Torna Attica Locke e con lei torna il ranger Darren Mathews, qui alla sua seconda indagine dopo la vicenda narrata in quel Texas Blues, il titolo che ha sancito la bravura di questa scrittrice e sceneggiatrice di Houston ma di stanza a Los Angeles, afroamericana con una storia di sopportazione razziale in quel Texas che ha dimostrato quanto l’integrazione (chiedere a Joe R. Lansdale) sia sempre un faticoso e tragico mestiere in cui il genere umano dimostra tutta la sua imperfezione.
Oggi è il turno di Black Blues (Bompiani, 336 pagg., 18 euro) e il caso che ci si para davanti è ancor più penoso di quello risolto nel titolo precedente.
È scomparso un bambino
Primo perché c’è di mezzo un bambino e quando c’è di mezzo un bambino chi scrive e chi legge si trova a dover procedere come un elefante in una cristalleria.

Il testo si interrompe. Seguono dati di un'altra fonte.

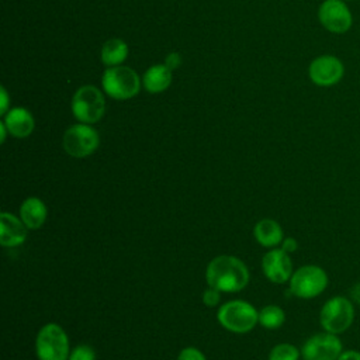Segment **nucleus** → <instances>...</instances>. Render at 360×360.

E poi perché a Darren Mathews il fatto di indossare una stella dei ranger non lo fa apparire una persona migliore agli occhi degli affiliati della Fratellanza Ariana. Il colore della pelle continua ad avere un peso. Neanche se il suo compito è cercare la verità sul destino di Levi King, nove anni, da qualche ora sparito da solo sulla barca del nonno nelle acque del lago Caddo.
Sera d’inverno a Hopetown. La madre Dara lo aspetta. Arrabbiata ma lo aspetta. L’ottimismo della volontà la convince che il piccolo sia ancora in vita. La polizia locale si fa aiutare proprio da quel ranger nero dotato di un intuito e un’intelligenza che di raro si sono viste da quelle parti.

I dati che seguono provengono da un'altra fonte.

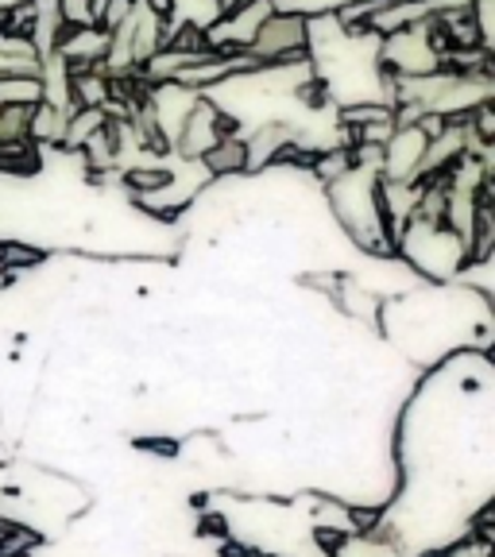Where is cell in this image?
Listing matches in <instances>:
<instances>
[{
    "instance_id": "cell-1",
    "label": "cell",
    "mask_w": 495,
    "mask_h": 557,
    "mask_svg": "<svg viewBox=\"0 0 495 557\" xmlns=\"http://www.w3.org/2000/svg\"><path fill=\"white\" fill-rule=\"evenodd\" d=\"M248 59L260 70L279 66H298V62H313L310 54V20L298 9H275L260 24L256 39L248 44Z\"/></svg>"
},
{
    "instance_id": "cell-2",
    "label": "cell",
    "mask_w": 495,
    "mask_h": 557,
    "mask_svg": "<svg viewBox=\"0 0 495 557\" xmlns=\"http://www.w3.org/2000/svg\"><path fill=\"white\" fill-rule=\"evenodd\" d=\"M426 144L430 136L422 128H395L392 139L383 144V166H380V178L383 183H414L418 163L426 156Z\"/></svg>"
},
{
    "instance_id": "cell-3",
    "label": "cell",
    "mask_w": 495,
    "mask_h": 557,
    "mask_svg": "<svg viewBox=\"0 0 495 557\" xmlns=\"http://www.w3.org/2000/svg\"><path fill=\"white\" fill-rule=\"evenodd\" d=\"M206 166V174L213 178H228V174H244L248 171V151H244V132L240 136H221L206 156L198 159Z\"/></svg>"
},
{
    "instance_id": "cell-4",
    "label": "cell",
    "mask_w": 495,
    "mask_h": 557,
    "mask_svg": "<svg viewBox=\"0 0 495 557\" xmlns=\"http://www.w3.org/2000/svg\"><path fill=\"white\" fill-rule=\"evenodd\" d=\"M70 109H59L51 101H39L32 109V124H27V136L39 144V148H62V132H66Z\"/></svg>"
},
{
    "instance_id": "cell-5",
    "label": "cell",
    "mask_w": 495,
    "mask_h": 557,
    "mask_svg": "<svg viewBox=\"0 0 495 557\" xmlns=\"http://www.w3.org/2000/svg\"><path fill=\"white\" fill-rule=\"evenodd\" d=\"M124 186H128L136 198H156V194H163L166 186L174 183V171H166L163 163H148V166H128L121 178Z\"/></svg>"
},
{
    "instance_id": "cell-6",
    "label": "cell",
    "mask_w": 495,
    "mask_h": 557,
    "mask_svg": "<svg viewBox=\"0 0 495 557\" xmlns=\"http://www.w3.org/2000/svg\"><path fill=\"white\" fill-rule=\"evenodd\" d=\"M59 4L62 27H94V12H89V0H54Z\"/></svg>"
}]
</instances>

Ad aumentare il carico di tensione è la situazione del padre del bimbo. Bill King sta scontando in prigione una condanna per aver ucciso un uomo nero ed è un membro della Fratellanza di cui sopra. Un razzista tutto d’un pezzo. Per il ranger Mathews non smette di abbracciarlo con tutta la sua pesantezza.
Sapiente scrittrice
Conta il fatto e l’alchimia per sbrogliarlo. Conta il set dentro cui entriamo da spettatori. Il pezzo di Texas raccontato ci arriva con le sue paludi, i bayous, i profumi della sua cucina, l’aria che entra nelle narici. La musica. Tanta, tantissima musica. Blues, zydeco e Lightnin’ Hopkins in prima fila.
Ma se conta tutto questo significa che la mano che gli dà valore e profilo è governata sapientemente da un talento narrativo preciso. La scrittura procede sempre compatta e a pieno ritmo, i dialoghi perfetti per tono e colore, linguaggio e azioni danno forma e anima all’odio come meglio non potrebbero rappresentare, per le emozioni e l’indottrinamento dei protagonisti l’autrice prepara un ring senza arbitro e secondi.
Linguaggio naturale
Un romanzo brutale che non contiene una goccia di violenza costruita. Brutale perché è brutale l’America che si appresta a salutare il tycoon con i capelli arancio-zucca alla Casa Bianca. E la notizia che un bambino sia stato inghiottito nel nulla del lago Caddo si sposta piano piano dal centro pagina a un luogo più vicino al margine.